Ovviamente, la GM nel suo pieno fulgore aveva un bel po’ di potere sui mercati. Eppure, il valore della società derivava in larga parte dalla sua capacità produttiva: le centinaia di stabilimenti di sua proprietà e circa l’uno per cento degli occupati del totale delle forze di lavoro non agricole.

Per contrasto Apple  sembra appena legata al mondo materiale. Dipendente dalle stravaganze del prezzo delle sue azioni, talvolta è la società più quotata in America, talvolta la seconda più quotata, purtuttavia impiega meno dello 0,05 per cento dei nostri lavoratori. In qualche misura, questo dipende dal fatto che ha esternalizzato quasi tutta la sua produzione oltreoceano. Ma la verità è che neanche i cinesi stanno facendo un mucchio di soldi dalle vendite della Apple. In larga misura, il prezzo che si paga per un “iQualsiasicosa”  è indipendente dal costo di produzione di quell’aggeggio. La Apple semplicemente fa pagare quello che il commercio è nelle condizioni di reggere, e data la sua posizione di forza sul mercato, il commercio è nelle condizione di reggere molto.

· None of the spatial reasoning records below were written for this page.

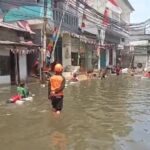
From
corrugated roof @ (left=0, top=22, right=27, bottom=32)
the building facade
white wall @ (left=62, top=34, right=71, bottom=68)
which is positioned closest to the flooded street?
the building facade

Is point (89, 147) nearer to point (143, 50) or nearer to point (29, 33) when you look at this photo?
point (29, 33)

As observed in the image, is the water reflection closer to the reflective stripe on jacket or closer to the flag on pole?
the reflective stripe on jacket

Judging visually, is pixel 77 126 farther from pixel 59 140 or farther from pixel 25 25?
pixel 25 25

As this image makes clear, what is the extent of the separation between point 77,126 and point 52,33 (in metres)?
23.1

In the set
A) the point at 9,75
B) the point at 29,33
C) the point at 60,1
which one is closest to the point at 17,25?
the point at 29,33

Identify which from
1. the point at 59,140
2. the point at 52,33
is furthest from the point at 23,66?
the point at 59,140

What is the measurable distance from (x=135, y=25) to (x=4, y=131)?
151 ft

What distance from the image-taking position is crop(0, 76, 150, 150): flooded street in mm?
9766

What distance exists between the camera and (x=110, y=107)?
16.9m

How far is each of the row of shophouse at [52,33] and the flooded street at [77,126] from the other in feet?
32.2

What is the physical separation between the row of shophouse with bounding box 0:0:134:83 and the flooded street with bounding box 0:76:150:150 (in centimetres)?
981

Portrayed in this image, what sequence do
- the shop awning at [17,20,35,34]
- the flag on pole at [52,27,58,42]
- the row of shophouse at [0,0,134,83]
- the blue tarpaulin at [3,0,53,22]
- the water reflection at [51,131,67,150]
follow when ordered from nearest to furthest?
the water reflection at [51,131,67,150], the row of shophouse at [0,0,134,83], the blue tarpaulin at [3,0,53,22], the shop awning at [17,20,35,34], the flag on pole at [52,27,58,42]

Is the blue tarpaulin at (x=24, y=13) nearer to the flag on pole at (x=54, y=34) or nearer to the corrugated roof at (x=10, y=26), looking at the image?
the corrugated roof at (x=10, y=26)

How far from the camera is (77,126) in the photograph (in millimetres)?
12141
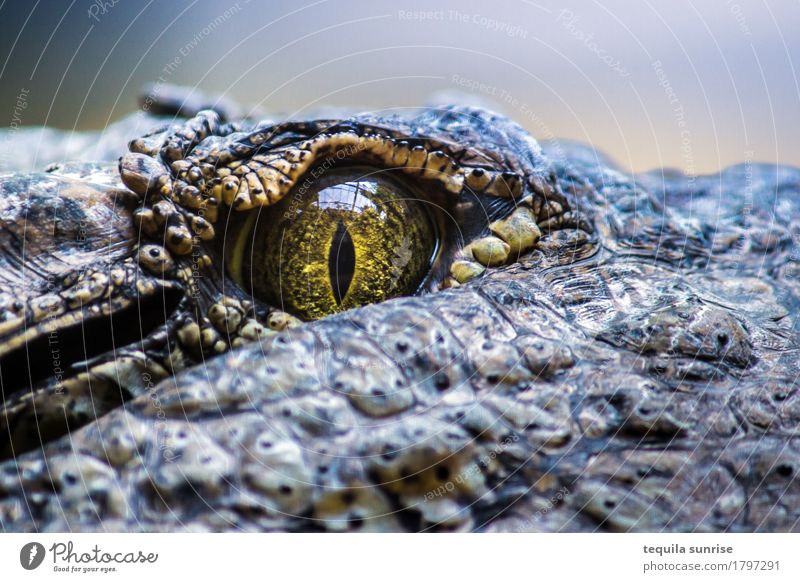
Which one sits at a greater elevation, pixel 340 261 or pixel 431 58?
pixel 431 58

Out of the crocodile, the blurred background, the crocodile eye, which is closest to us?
the crocodile

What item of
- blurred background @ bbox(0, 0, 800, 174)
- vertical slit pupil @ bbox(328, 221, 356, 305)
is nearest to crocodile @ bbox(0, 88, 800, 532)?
vertical slit pupil @ bbox(328, 221, 356, 305)

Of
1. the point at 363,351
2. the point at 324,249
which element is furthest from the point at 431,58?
the point at 363,351

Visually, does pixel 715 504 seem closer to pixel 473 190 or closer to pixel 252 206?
pixel 473 190

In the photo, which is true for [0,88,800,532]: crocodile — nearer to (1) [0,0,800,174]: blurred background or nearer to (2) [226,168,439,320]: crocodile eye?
(2) [226,168,439,320]: crocodile eye

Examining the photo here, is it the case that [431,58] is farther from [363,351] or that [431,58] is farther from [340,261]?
[363,351]
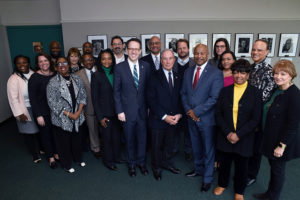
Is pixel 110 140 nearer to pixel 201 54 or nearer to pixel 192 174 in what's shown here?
pixel 192 174

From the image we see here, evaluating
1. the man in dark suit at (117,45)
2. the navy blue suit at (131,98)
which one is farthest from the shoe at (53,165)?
the man in dark suit at (117,45)

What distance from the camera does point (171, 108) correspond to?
2562mm

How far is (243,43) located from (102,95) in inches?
167

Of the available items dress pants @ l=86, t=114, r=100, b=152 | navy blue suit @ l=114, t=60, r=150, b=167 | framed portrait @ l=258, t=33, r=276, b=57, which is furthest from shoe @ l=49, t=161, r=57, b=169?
framed portrait @ l=258, t=33, r=276, b=57

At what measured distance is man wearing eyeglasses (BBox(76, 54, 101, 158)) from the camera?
10.00ft

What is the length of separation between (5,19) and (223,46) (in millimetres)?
5404

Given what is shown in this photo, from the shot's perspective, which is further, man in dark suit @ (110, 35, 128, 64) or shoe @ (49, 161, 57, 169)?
man in dark suit @ (110, 35, 128, 64)

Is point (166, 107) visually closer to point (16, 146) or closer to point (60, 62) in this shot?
point (60, 62)

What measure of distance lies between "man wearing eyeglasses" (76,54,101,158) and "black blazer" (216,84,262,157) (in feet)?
6.27

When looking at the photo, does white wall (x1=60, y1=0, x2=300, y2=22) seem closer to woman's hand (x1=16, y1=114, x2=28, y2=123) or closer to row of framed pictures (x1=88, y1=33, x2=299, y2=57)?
row of framed pictures (x1=88, y1=33, x2=299, y2=57)

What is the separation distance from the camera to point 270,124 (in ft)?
6.57

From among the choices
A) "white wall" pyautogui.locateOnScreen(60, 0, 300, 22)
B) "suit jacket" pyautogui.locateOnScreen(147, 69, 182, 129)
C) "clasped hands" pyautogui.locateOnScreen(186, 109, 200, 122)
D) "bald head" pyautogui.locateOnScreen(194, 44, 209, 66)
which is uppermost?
"white wall" pyautogui.locateOnScreen(60, 0, 300, 22)

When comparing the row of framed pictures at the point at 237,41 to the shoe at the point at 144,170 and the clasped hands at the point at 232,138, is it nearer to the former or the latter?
the shoe at the point at 144,170

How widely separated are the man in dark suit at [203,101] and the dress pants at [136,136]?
2.15ft
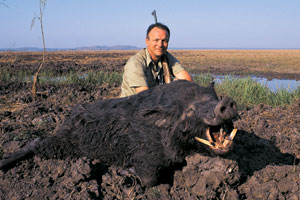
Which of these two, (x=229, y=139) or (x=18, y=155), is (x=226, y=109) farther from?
(x=18, y=155)

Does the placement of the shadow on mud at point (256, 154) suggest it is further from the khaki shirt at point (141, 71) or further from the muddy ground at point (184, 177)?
the khaki shirt at point (141, 71)

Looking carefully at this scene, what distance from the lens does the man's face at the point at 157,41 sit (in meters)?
3.99

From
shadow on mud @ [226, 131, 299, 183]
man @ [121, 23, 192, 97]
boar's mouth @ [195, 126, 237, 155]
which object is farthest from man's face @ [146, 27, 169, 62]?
boar's mouth @ [195, 126, 237, 155]

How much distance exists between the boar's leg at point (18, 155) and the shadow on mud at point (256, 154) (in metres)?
2.49

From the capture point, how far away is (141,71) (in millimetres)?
3912

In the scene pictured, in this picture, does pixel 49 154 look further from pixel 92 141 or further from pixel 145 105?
pixel 145 105

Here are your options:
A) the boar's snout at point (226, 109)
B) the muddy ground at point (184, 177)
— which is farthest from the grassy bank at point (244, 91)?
the boar's snout at point (226, 109)

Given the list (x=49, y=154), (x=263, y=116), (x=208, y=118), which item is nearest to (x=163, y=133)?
(x=208, y=118)

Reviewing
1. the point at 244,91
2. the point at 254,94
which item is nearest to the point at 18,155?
the point at 244,91

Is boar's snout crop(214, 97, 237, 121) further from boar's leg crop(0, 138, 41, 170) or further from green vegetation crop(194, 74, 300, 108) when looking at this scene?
green vegetation crop(194, 74, 300, 108)

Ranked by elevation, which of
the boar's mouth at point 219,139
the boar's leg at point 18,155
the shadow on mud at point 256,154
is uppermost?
the boar's mouth at point 219,139

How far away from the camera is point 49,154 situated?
325 centimetres

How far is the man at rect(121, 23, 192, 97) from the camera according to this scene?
3.84 meters

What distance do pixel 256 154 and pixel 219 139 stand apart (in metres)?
1.56
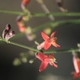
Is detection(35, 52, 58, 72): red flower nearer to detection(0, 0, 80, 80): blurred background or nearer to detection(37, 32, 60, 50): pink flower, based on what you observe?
detection(37, 32, 60, 50): pink flower

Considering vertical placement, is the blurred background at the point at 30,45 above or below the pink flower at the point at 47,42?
below

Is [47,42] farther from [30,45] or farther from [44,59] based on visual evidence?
[30,45]

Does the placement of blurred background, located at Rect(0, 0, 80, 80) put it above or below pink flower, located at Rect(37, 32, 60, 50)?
below

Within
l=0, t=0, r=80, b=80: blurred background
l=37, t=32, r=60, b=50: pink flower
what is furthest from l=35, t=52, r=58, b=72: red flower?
l=0, t=0, r=80, b=80: blurred background

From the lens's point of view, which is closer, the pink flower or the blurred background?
the pink flower

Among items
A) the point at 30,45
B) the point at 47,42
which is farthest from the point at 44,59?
the point at 30,45

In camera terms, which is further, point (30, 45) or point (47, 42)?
point (30, 45)

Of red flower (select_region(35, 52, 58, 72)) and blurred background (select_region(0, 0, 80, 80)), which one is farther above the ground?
red flower (select_region(35, 52, 58, 72))

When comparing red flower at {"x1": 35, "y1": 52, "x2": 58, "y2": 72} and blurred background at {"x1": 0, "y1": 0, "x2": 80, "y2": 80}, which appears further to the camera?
blurred background at {"x1": 0, "y1": 0, "x2": 80, "y2": 80}

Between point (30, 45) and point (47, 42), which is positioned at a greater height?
point (47, 42)

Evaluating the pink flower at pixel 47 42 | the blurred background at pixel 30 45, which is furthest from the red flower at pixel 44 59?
the blurred background at pixel 30 45

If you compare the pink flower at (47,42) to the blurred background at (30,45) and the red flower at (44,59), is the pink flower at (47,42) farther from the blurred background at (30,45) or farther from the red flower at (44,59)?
the blurred background at (30,45)

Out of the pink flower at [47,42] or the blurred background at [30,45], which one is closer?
the pink flower at [47,42]
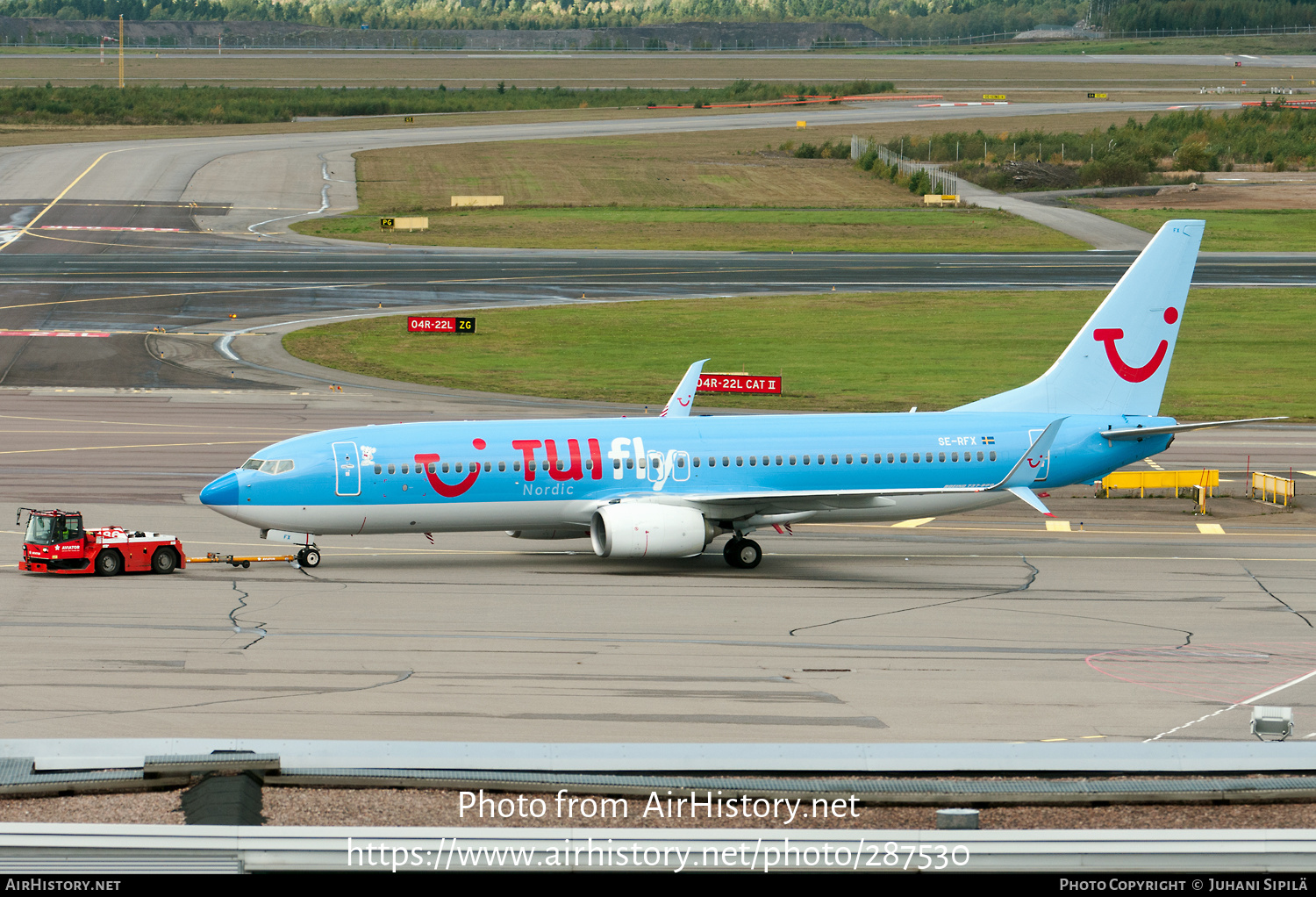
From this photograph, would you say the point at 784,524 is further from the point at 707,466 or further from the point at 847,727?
the point at 847,727

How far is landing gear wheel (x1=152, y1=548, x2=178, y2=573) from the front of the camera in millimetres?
40281

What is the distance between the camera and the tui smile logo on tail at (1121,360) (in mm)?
47438

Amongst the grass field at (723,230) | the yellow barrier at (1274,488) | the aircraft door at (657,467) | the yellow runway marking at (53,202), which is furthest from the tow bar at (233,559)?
the yellow runway marking at (53,202)

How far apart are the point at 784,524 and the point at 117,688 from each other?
22.1 meters

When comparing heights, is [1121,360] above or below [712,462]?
above

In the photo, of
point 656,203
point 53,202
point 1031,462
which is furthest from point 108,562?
point 656,203

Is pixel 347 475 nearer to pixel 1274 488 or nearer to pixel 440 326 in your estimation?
pixel 1274 488

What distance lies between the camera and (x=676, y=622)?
3497 cm

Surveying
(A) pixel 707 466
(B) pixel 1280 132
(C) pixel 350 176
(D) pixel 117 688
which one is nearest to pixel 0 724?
(D) pixel 117 688

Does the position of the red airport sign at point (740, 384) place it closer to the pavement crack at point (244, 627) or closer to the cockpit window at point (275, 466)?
the cockpit window at point (275, 466)

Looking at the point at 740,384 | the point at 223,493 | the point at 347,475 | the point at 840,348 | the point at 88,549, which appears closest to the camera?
the point at 88,549

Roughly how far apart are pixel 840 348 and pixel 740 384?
13462 millimetres

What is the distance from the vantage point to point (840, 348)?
279ft

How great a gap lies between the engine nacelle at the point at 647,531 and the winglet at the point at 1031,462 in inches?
355
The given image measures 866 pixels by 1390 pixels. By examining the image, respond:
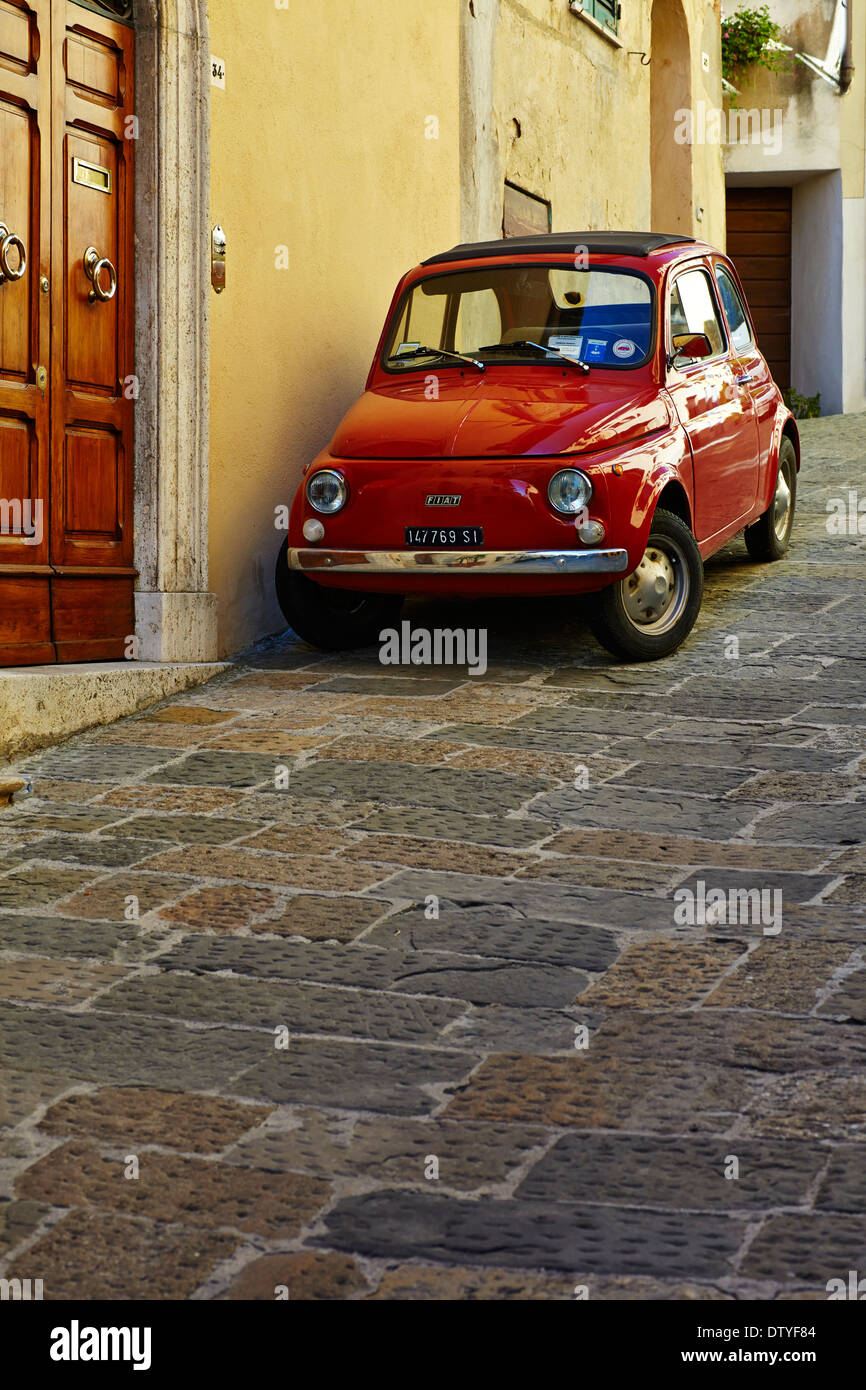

Aggiungo che in questo caso non sto avanzando un giudizio morale. Si può sostenere che la Apple si sia guadagnata la sua speciale posizione – sebbene non so se molti avanzerebbero una tesi simile nel caso di Microsoft, che fece grandi profitti per vari anni, lasciando da parte il settore finanziario, il quale anche è caratterizzato da molte cose che assomigliano a rendite di monopolio, e in questi giorni mette assieme circa il 30 per cento dei profitti complessivi delle imprese. In ogni caso, che le società meritino o no il loro status privilegiato, l’economia è condizionata, e non positivamente, quando i profitti riflettono in modo crescente il potere sui mercati piuttosto che la produzione.

Ecco un esempio. Come molti economisti sono venuti sostenendo di recente, di questi tempi la vecchia storia della crescente ineguaglianza, secondo la quale essa era determinata da un riconoscimento sempre maggiore alle competenze, ha perso qualsiasi rilievo che poteva avere. A partire circa dall’anno 2000, la vera storia è stata, piuttosto, quella di un brusco spostamento nella distribuzione del reddito, dai salari in generale verso i profitti. Ma qua sta l’enigma: dal momento che i profitti sono elevati mentre i costi dell’indebitamento sono bassi, perché non stiamo assistendo ad un boom degli investimenti? E non mi dite che l’investimento è depresso perché il Presidente Obama ha ferito i sentimenti dei dirigenti delle imprese o perché essi sono terrorizzati dalla prospettiva della assicurazione sanitaria per tutti.

Ebbene, se i profitti crescenti riflettono le rendite piuttosto che i ritorni degli investimenti, in quel caso non c’è alcun enigma. Dopo tutto, un monopolista può godere di elevati profitti, senza vedere buone ragioni per espandere la sua capacità produttiva. Ed è ancora la Apple a fornire a tale proposito un esempio: essa è enormemente remunerativa, eppure se ne sta seduta su una pila gigantesca di contante, che non ha evidentemente bisogno di reinvestire nelle sue attività economiche.

Se vogliamo dirla diversamente, le crescenti rendite monopolistiche possono avere e probabilmente hanno avuto l’effetto di deprimere simultaneamente sia i salari che i ritorni attesi degli investimenti.

Potreste avere il sospetto che questo non sia positivo per l’economia più in generale, ed avreste ragione. Se il reddito delle famiglie e di conseguenza la spesa delle famiglie sono tenuti bassi perché il lavoro ottiene una parte sempre più piccola del reddito nazionale, mentre le imprese, nonostante che i profitti vadano alle stelle, hanno scarso incentivo ad investire, si ha una ricetta per una domanda persistentemente depressa. Non penso che questa sia l’unica ragione per la quale la nostra ripresa è stata così debole – le riprese deboli sono normali dopo le crisi finanziarie – ma probabilmente è un fattore che contribuisce.

Niente di quello che ho qua detto, per chiarezza, rende irrilevante le lezioni della storia. In particolare, lo scollamento sempre più ampio tra profitti e produzione in nessun modo indebolisce la tesi di una politica monetaria e della finanza pubblica espansive per tutto il tempo in cui l’economia è depressa. Ma l’economia sta cambiando, e nei prossimi articoli cercherò di dire qualcosa su quello che questo significa per la politica.